### Text segment
• • • • • • •
After we got a base that was able to map, localize and drive autonomously we had to add the ears for speech understanding and the vision for object perception and face detection. We were brainstorming about what we can use to mount the Asus Xtion (which by luck is only powered via USB). By walking through the RoCKIn tent we asked some @Work guys if they may have some spare part that we can use for this. So Sven from the b-it bots team gave us a square. With that we were able to mount a rail that holds an old version of our pan tilt unit setup which was designed for the usage with a Kinect. After we mounted it we added some tape - et voila = a basic mount for the ASUS Xtion and the microphone was built.
• • • • • • •
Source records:
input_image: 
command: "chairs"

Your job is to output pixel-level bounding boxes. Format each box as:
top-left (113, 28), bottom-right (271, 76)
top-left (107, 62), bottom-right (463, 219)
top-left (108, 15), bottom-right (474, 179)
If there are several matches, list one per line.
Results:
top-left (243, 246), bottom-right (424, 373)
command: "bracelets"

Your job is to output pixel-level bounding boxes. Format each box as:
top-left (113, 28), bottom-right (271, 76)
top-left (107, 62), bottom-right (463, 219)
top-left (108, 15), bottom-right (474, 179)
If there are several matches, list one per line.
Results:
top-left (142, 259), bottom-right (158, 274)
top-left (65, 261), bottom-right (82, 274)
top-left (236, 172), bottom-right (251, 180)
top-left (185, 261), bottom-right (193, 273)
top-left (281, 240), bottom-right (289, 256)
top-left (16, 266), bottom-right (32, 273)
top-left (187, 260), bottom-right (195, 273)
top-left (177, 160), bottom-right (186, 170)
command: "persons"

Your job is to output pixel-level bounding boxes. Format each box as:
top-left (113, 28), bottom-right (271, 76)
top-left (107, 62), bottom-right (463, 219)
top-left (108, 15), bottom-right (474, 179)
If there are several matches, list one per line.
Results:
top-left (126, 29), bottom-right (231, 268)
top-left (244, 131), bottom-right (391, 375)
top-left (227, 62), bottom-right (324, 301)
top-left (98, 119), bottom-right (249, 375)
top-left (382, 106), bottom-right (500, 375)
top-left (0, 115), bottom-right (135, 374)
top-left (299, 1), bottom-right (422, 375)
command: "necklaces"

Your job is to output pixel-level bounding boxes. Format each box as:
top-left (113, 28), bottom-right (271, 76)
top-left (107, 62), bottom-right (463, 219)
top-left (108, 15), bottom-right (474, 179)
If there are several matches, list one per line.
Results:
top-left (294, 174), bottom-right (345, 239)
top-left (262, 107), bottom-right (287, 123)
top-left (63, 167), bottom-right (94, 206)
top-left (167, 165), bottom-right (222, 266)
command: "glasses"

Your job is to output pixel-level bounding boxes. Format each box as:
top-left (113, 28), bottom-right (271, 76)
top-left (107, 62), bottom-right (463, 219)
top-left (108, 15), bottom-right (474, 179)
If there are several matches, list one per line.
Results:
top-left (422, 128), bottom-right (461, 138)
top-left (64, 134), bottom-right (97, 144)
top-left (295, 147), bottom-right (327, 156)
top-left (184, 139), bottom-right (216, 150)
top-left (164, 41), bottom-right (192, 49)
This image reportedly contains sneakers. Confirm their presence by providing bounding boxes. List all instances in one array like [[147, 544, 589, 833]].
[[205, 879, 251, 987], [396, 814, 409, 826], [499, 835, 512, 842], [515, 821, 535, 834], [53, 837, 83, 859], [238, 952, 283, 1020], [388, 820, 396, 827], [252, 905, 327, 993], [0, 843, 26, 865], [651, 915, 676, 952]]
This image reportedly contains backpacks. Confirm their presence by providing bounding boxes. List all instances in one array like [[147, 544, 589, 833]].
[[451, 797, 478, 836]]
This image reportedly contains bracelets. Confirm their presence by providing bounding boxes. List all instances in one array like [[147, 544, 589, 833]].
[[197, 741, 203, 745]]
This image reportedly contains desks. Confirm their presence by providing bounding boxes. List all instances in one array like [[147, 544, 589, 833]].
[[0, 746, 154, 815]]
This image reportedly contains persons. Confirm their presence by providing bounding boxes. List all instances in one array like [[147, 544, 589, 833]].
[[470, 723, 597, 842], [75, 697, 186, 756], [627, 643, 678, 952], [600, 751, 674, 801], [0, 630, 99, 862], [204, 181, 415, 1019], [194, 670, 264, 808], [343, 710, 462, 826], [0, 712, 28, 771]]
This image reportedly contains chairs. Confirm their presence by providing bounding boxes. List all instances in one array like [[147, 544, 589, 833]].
• • • • • • •
### Work instructions
**A)** In the passage about building the Xtion mount, what three things could the base already do before the ears and vision were added?
**B)** According to the passage about building the Xtion mount, who gave the team a square?
**C)** Please reproduce the passage about building the Xtion mount from "After we got" up to and including "microphone was built.".

### Answers to the exercise
**A)** Map, localize, and drive autonomously.

**B)** Sven from the b-it bots team.

**C)**
After we got a base that was able to map, localize and drive autonomously we had to add the ears for speech understanding and the vision for object perception and face detection. We were brainstorming about what we can use to mount the Asus Xtion (which by luck is only powered via USB). By walking through the RoCKIn tent we asked some @Work guys if they may have some spare part that we can use for this. So Sven from the b-it bots team gave us a square. With that we were able to mount a rail that holds an old version of our pan tilt unit setup which was designed for the usage with a Kinect. After we mounted it we added some tape - et voila = a basic mount for the ASUS Xtion and the microphone was built.